Tous les aspects de l’exposition ne sont pas aussi convaincants. Le thème de l’«expérience» est le moins élaboré et n’est évoqué que par quelques objets. Il est relié à la théâtralité suggérée par les rideaux de la chambre de Marie. En même temps, il fait référence au théâtre du Moyen Âge tardif, comme les Joies de Marie, qui évoquent également les derniers jours de la Vierge.

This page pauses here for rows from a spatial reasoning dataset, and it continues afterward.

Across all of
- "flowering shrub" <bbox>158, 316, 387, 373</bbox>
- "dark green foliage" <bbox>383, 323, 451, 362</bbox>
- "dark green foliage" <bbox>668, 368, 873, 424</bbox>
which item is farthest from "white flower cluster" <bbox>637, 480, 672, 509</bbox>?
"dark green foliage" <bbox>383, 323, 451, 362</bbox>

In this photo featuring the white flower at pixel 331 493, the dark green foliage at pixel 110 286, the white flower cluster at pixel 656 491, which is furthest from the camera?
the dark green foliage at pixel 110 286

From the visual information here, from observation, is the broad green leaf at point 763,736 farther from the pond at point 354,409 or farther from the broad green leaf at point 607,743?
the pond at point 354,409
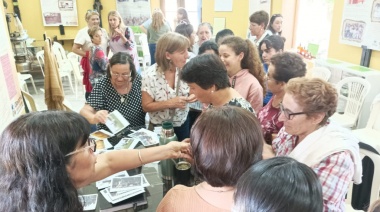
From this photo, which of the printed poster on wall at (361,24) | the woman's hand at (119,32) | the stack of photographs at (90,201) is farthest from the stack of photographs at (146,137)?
the printed poster on wall at (361,24)

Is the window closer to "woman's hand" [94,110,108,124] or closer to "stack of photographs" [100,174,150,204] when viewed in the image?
"woman's hand" [94,110,108,124]

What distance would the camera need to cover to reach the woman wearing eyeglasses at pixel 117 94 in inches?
90.2

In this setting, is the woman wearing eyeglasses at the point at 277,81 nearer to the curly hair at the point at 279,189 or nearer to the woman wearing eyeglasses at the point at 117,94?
the woman wearing eyeglasses at the point at 117,94

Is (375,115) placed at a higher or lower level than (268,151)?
lower

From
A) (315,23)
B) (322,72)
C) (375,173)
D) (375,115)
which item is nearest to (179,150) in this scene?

Grâce à la disposition des œuvres, le visiteur revient automatiquement, à plusieurs reprises, à La Mort de la Vierge. L’expo encourage le visiteur à regarder (de nouveau) attentivement, à s’émerveiller devant les visages réalistes des apôtres, à repérer des détails qui lui avaient échappé auparavant, et à comparer. Après tout, nous savons peu de choses sur Hugo van der Goes et nombre de ses œuvres sont perdues, mais ses contemporains le connaissaient comme un innovateur, dont le travail fut copié. Certaines des œuvres qu’il a ainsi inspirées sont reprises dans l’exposition.

Éclatant

On est sans cesse surpris par les couleurs du panneau, qui sont d’une fraîcheur éclatante depuis la restauration. La restauration elle-même est décrite dans un court-métrage méditatif. Avec une patience infinie, la restauratrice a retiré le vernis et les repeints ultérieurs et fixé la couche de peinture originale, avant d’effectuer les retouches qui s’imposaient.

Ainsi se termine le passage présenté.